Chamo a atenção que todos os casos apontados acima carecem de uma legislação específica, para possibilitar segurança jurídica na utilização de tal tecnologia pelos seus usuários/consumidores, que neste caso, são a parte mais vulnerável da relação, e ainda para definir regras para as empresas que se beneficiarão financeiramente de tal sistema, pois atualmente, muitos modelos de negócio, estão baseados em dados, em captar e extrair informações valiosas de dados pessoais.
* Advogada, especialista em Direito Corporativo e Especialização em Direito Digital e Proteção de Dados – Membro da Comissão de Direito Digital da Associação Brasileira dos Advogados (ABA/RJ) e Membro da ANPPD – Membro da Comissão de Direito Urbanístico e Direito Imobiliário da OAB/RJ (CDUDI) – Membro do Compliance Women Committe (CWC)
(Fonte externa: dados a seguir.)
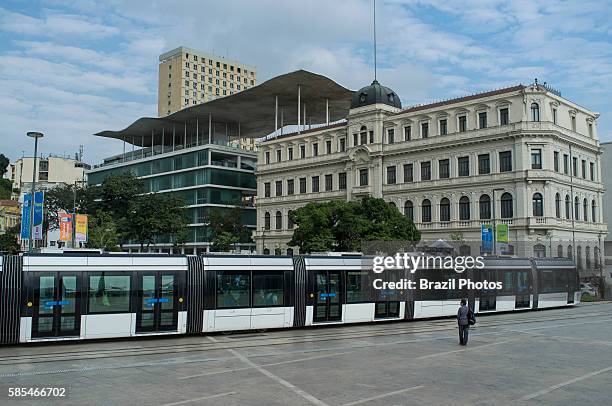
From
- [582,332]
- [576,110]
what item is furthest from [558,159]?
[582,332]

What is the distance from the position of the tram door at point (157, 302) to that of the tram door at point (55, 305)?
76.3 inches

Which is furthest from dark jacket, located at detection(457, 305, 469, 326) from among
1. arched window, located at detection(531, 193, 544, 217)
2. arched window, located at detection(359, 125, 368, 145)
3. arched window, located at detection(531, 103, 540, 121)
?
arched window, located at detection(359, 125, 368, 145)

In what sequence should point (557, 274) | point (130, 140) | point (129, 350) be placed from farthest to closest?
point (130, 140) → point (557, 274) → point (129, 350)

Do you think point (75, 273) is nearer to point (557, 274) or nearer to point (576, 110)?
point (557, 274)

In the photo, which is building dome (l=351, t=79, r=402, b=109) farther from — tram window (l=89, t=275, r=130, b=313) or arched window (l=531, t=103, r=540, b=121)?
tram window (l=89, t=275, r=130, b=313)

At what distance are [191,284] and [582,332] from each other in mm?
14763

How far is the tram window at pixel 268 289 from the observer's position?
22609 mm

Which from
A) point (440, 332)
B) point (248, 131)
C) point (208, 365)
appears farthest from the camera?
point (248, 131)

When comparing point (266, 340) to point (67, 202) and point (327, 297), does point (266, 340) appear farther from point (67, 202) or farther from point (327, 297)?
point (67, 202)

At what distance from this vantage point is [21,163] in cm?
15462

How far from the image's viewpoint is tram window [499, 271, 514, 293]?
3188cm

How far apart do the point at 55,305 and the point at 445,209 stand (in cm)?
5172

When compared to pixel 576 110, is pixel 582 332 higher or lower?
lower

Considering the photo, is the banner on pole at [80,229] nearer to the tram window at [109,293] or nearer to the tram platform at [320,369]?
the tram platform at [320,369]
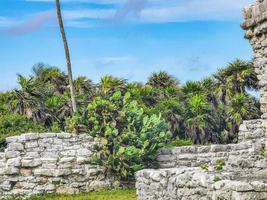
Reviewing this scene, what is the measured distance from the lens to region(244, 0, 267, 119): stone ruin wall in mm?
13719

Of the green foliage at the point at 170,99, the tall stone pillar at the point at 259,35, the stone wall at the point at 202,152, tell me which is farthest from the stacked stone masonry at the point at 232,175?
the green foliage at the point at 170,99

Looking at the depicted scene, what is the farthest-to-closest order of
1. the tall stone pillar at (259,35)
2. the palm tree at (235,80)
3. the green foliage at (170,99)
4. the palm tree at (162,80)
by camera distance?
the palm tree at (162,80) < the palm tree at (235,80) < the green foliage at (170,99) < the tall stone pillar at (259,35)

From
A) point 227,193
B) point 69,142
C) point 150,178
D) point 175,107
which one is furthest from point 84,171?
point 175,107

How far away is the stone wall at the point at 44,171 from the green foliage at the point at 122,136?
18.4 inches

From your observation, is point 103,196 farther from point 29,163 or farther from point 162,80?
point 162,80

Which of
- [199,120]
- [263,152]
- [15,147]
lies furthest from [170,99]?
[263,152]

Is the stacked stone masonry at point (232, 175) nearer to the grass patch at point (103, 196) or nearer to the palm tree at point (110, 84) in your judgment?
the grass patch at point (103, 196)

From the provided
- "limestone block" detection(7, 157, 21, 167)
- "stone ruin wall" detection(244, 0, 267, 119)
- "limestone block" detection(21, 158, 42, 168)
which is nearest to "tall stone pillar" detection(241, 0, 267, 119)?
"stone ruin wall" detection(244, 0, 267, 119)

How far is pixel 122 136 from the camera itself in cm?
2161

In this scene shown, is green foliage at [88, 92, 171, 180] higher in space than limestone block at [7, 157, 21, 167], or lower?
higher

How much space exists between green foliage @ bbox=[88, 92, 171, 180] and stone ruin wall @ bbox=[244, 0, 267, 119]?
7875 millimetres

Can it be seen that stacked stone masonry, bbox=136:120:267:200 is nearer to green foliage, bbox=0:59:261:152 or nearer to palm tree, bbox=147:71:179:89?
green foliage, bbox=0:59:261:152

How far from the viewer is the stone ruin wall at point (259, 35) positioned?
13.7 m

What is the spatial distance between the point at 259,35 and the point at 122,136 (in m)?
8.55
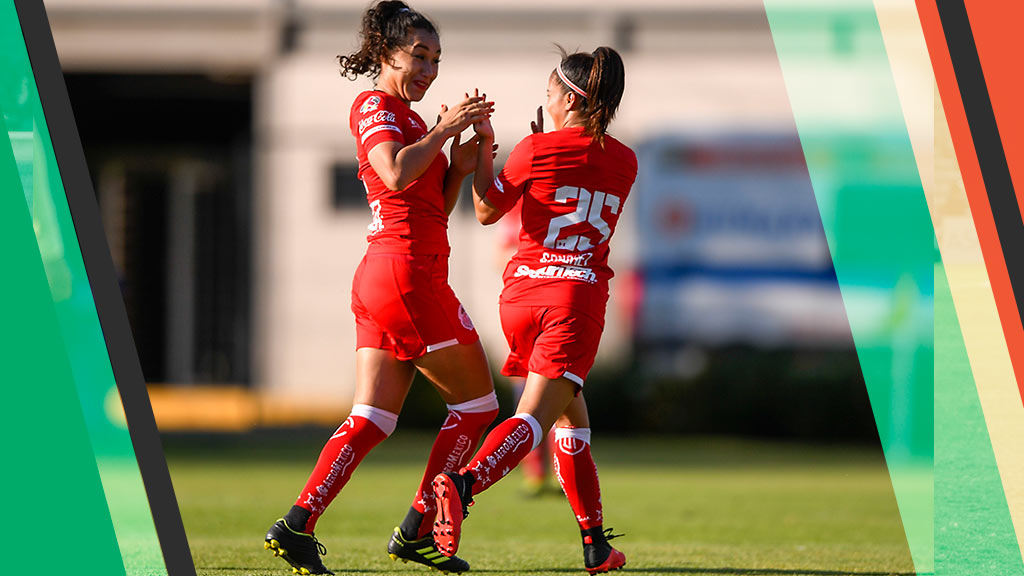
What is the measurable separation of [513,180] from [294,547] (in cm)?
148

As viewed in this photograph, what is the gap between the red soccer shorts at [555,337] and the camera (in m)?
4.59

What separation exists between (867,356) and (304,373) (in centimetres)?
1053

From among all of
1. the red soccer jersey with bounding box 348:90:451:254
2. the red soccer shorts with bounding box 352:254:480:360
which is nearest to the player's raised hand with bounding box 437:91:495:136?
the red soccer jersey with bounding box 348:90:451:254

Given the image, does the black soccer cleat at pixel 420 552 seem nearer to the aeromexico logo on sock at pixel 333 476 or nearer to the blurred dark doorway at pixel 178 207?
the aeromexico logo on sock at pixel 333 476

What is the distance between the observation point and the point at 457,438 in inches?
192

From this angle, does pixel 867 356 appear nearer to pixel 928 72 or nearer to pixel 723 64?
pixel 928 72

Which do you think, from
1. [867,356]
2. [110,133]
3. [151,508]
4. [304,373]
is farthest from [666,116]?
[151,508]

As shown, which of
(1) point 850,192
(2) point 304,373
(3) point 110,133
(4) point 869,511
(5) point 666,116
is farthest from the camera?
(3) point 110,133

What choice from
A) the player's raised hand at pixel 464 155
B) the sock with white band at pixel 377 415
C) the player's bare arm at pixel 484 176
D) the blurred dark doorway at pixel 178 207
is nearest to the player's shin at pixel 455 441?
the sock with white band at pixel 377 415

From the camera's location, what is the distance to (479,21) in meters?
20.6

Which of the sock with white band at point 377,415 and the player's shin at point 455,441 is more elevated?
the sock with white band at point 377,415

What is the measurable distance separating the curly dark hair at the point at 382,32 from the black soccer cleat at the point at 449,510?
150cm

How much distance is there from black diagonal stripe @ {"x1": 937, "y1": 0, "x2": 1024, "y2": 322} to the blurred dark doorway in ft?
45.5

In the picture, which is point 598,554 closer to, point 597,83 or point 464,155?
point 464,155
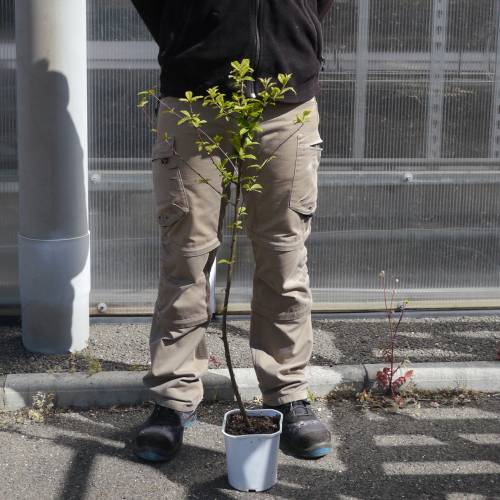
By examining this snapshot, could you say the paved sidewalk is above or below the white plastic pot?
below

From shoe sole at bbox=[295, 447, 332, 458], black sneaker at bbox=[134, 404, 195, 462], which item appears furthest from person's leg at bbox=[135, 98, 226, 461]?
shoe sole at bbox=[295, 447, 332, 458]

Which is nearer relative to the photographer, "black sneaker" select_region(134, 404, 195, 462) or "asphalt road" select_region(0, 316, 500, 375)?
"black sneaker" select_region(134, 404, 195, 462)

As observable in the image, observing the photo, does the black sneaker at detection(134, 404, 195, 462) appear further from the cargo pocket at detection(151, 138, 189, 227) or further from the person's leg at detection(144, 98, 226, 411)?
the cargo pocket at detection(151, 138, 189, 227)

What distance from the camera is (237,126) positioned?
376 centimetres

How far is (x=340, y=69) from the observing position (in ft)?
17.5

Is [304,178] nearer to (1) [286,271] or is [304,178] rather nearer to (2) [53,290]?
(1) [286,271]

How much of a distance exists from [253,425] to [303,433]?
0.89 ft

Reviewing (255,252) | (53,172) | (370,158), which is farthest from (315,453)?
(370,158)

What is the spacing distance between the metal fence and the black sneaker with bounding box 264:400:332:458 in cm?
156

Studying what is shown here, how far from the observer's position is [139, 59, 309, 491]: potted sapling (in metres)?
3.44

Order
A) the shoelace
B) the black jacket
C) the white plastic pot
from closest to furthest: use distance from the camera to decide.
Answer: the white plastic pot, the black jacket, the shoelace

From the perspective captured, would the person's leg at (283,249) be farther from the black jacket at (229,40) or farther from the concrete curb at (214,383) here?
the concrete curb at (214,383)

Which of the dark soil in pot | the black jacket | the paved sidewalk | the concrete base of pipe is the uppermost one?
the black jacket

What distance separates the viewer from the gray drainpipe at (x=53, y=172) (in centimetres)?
456
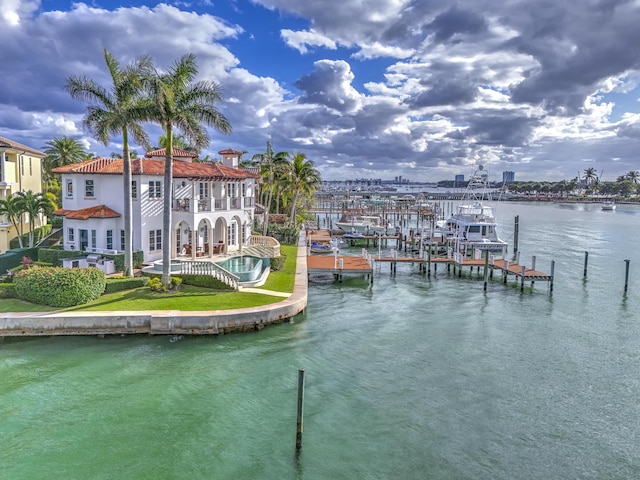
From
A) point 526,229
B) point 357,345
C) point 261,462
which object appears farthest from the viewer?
point 526,229

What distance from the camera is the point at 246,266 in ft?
105

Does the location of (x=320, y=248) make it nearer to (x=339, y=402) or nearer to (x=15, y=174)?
(x=15, y=174)

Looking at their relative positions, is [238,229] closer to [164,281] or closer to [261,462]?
[164,281]

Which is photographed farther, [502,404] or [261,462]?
[502,404]

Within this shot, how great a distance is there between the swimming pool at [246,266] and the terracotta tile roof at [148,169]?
6.44 meters

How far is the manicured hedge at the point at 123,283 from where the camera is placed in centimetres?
2584

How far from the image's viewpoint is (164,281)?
26.7m

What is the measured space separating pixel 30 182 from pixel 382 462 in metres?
42.0

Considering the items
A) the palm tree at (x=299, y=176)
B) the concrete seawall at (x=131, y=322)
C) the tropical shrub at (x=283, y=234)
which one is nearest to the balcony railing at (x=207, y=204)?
the concrete seawall at (x=131, y=322)

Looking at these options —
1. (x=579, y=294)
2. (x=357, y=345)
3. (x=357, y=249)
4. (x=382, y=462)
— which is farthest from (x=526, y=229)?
(x=382, y=462)

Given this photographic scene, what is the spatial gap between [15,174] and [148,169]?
15796mm

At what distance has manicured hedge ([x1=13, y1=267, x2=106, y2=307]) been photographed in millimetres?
23188

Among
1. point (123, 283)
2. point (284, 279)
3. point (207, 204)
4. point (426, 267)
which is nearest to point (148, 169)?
point (207, 204)

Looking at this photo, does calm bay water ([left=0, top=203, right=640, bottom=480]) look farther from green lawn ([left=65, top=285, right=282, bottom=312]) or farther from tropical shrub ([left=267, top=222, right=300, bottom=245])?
tropical shrub ([left=267, top=222, right=300, bottom=245])
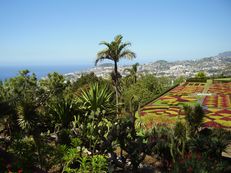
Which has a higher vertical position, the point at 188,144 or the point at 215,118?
the point at 188,144

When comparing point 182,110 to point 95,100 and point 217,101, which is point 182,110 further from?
point 95,100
A opinião do autor do artigo não reflete, necessariamente, a opinião da Abrasce
[i] Art. 5º, II – LGPD – Dado Pessoal Sensível: dado pessoal sobre origem racial ou étnica, convicção religiosa, opinião política, filiação a sindicato ou a organização de caráter religiosa, filosófico ou político, dado referente à saúde ou à vida sexual, dado genético ou biométrico, quando vinculado a uma pessoa natural.
[ii] Art. 5º, II – LGPD – Dado Pessoal Sensível: dado pessoal sobre origem racial ou étnica, convicção religiosa, opinião política, filiação a sindicato ou a organização de caráter religiosa, filosófico ou político, dado referente à saúde ou à vida sexual, dado genético ou biométrico, quando vinculado a uma pessoa natural.
[iii] Art. 5º, II – LGPD – Dado Pessoal Sensível: dado pessoal sobre origem racial ou étnica, convicção religiosa, opinião política, filiação a sindicato ou a organização de caráter religiosa, filosófico ou político, dado referente à saúde ou à vida sexual, dado genético ou biométrico, quando vinculado a uma pessoa natural.
[iv] Art. 5º, II – LGPD – Dado Pessoal Sensível: dado pessoal sobre origem racial ou étnica, convicção religiosa, opinião política, filiação a sindicato ou a organização de caráter religiosa, filosófico ou político, dado referente à saúde ou à vida sexual, dado genético ou biométrico, quando vinculado a uma pessoa natural.